Saturday 31st Oct 2020

FRANCESCO: LA VITA NON È SALVATA SE NON È SANATA
 

ROMA\ aise\ - “Ogni dolore reclama una liberazione, ogni lacrima invoca una consolazione, ogni ferita attende una guarigione, ogni calunnia una sentenza di assoluzione. I salmi ci insegnano a non assuefarci al dolore, e ci ricordano che la vita non è salvata se non è sanata. L’esistenza dell’uomo è un soffio, la sua vicenda è fugace, ma l’orante sa di essere prezioso agli occhi di Dio, per cui ha senso gridare. E questo è importante”. Così Papa Francesco che, nell’udienza generale in Aula Nervi, ha proseguito il ciclo di catechesi sulla preghiera soffermandosi sui salmi.
“Leggendo la Bibbia ci imbattiamo continuamente in preghiere di vario genere”, ha esordito il Santo Padre. “Ma troviamo anche un libro composto di sole preghiere, libro che è diventato patria, palestra e casa di innumerevoli oranti. Si tratta del Libro dei Salmi” che ne contiene 150 “per pregare”.
Nel libro – uno dei “sapienziali, perché comunica il “saper pregare” attraverso l’esperienza del dialogo con Dio” – si trovano salmi “con tutti i sentimenti umani: le gioie, i dolori, i dubbi, le speranze, le amarezze che colorano la nostra vita”. Leggendolo si “impara il linguaggio della preghiera” perché è stato Dio “ad ispirarli con il suo Spirito”. Dunque “i salmi sono la parola di Dio che noi umani usiamo per parlare con Lui”.
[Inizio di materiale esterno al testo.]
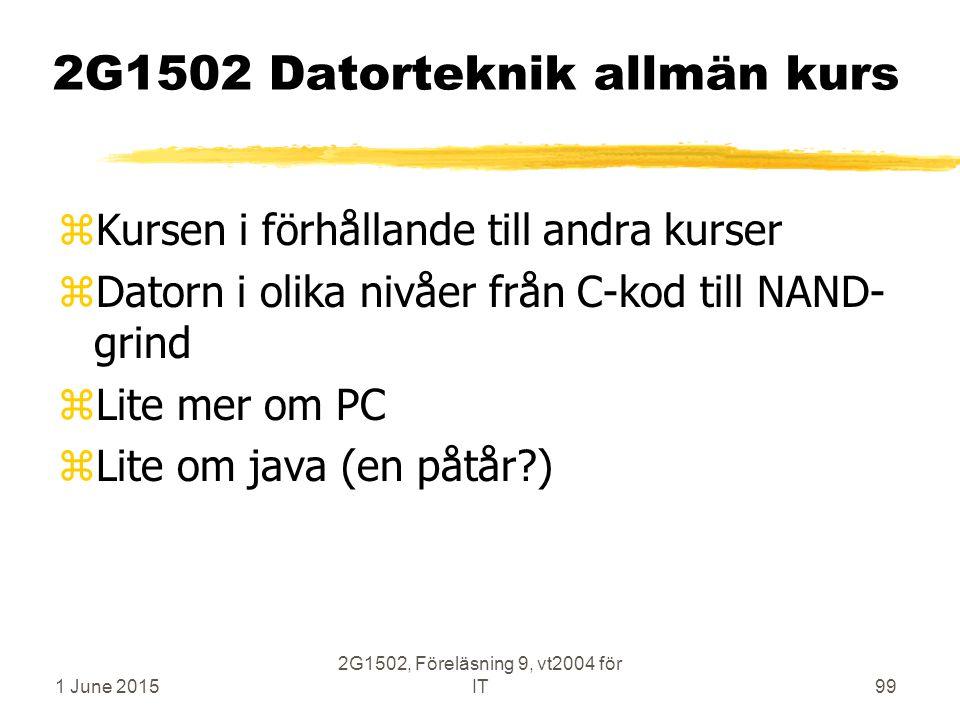 1 June 2015 2G1502, Föreläsning 9, vt2004 för IT99 2G1502 Datorteknik allmän kurs zKursen i förhållande till andra kurser zDatorn i olika nivåer från C-kod till NAND- grind zLite mer om PC zLite om java (en påtår )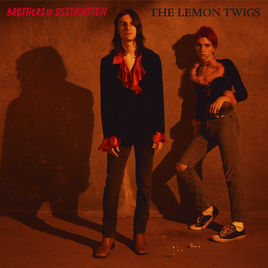 LEMON TWIGS / BROTHERS OF DESTRUCTION EP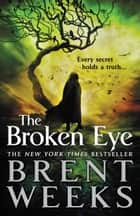 The Broken Eye ebook by Brent Weeks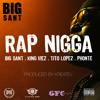 Rap Nigga feat. Phonte,Tito Lopez & King Mez (Prod. By Kreatev)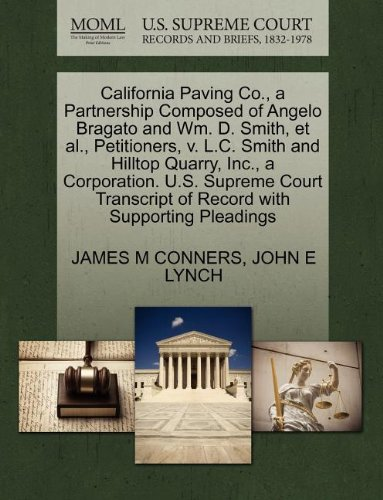 California Paving Co., a Partnership Composed of Angelo Bragato and Wm. D. Smith, et al., Petitioners, v. L.C. Smith and Hilltop Quarry, Inc., a ... of Record with Supporting Pleadings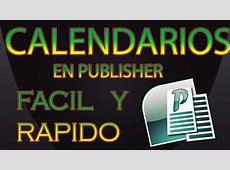 TUTORIAL DE COMO CREAR CALENDARIOS EN PUBLISHER YouTube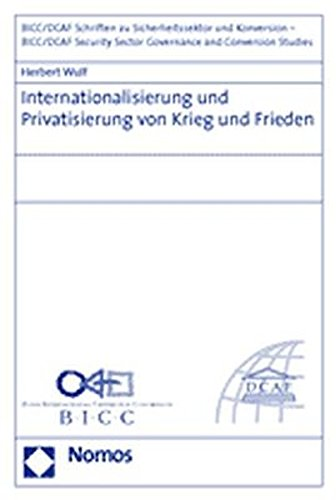 Internationalisierung und Privatisierung von Krieg und Frieden (Bicc/Dcaf Security Sector Governance and Conversion Studies)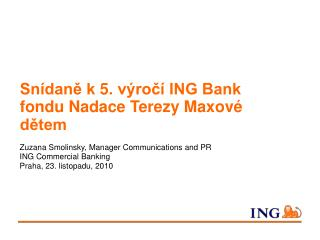 Zuzana Smolinsky, Manager Communications and PR ING Commercial Banking Praha, 23. listopadu, 2010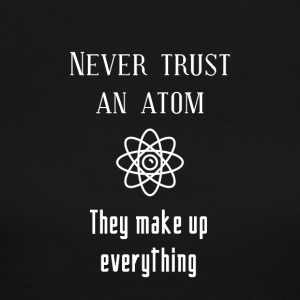 Never trust an atom - Women's Long Sleeve Jersey T-Shirt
“In questo libro – ha aggiunto Francesco – non incontriamo persone eteree, persone astratte, gente che confonde la preghiera con un’esperienza estetica o alienante. I salmi non sono testi nati a tavolino; sono invocazioni, spesso drammatiche, che sgorgano dal vivo dell’esistenza. Per pregarli basta essere quello che siamo. Non dobbiamo dimenticare che per pregare bene dobbiamo pregare così come siamo, non truccati. Non bisogna truccare l’anima per pregare”, ha ribadito il Papa, invitando i fedeli a pregare ponendosi davanti a Dio “così come siamo, con le cose belle e anche con le cose brutte che nessuno conosce, ma noi, dentro, conosciamo”. Nei salmi, appunto, riecheggiano “le voci di oranti in carne e ossa, la cui vita, come quella di tutti, è irta di problemi, di fatiche, di incertezze. Il salmista non contesta in maniera radicale questa sofferenza: sa che essa appartiene al vivere. Nei salmi, però, la sofferenza si trasforma in domanda. Dal soffrire al domandare”.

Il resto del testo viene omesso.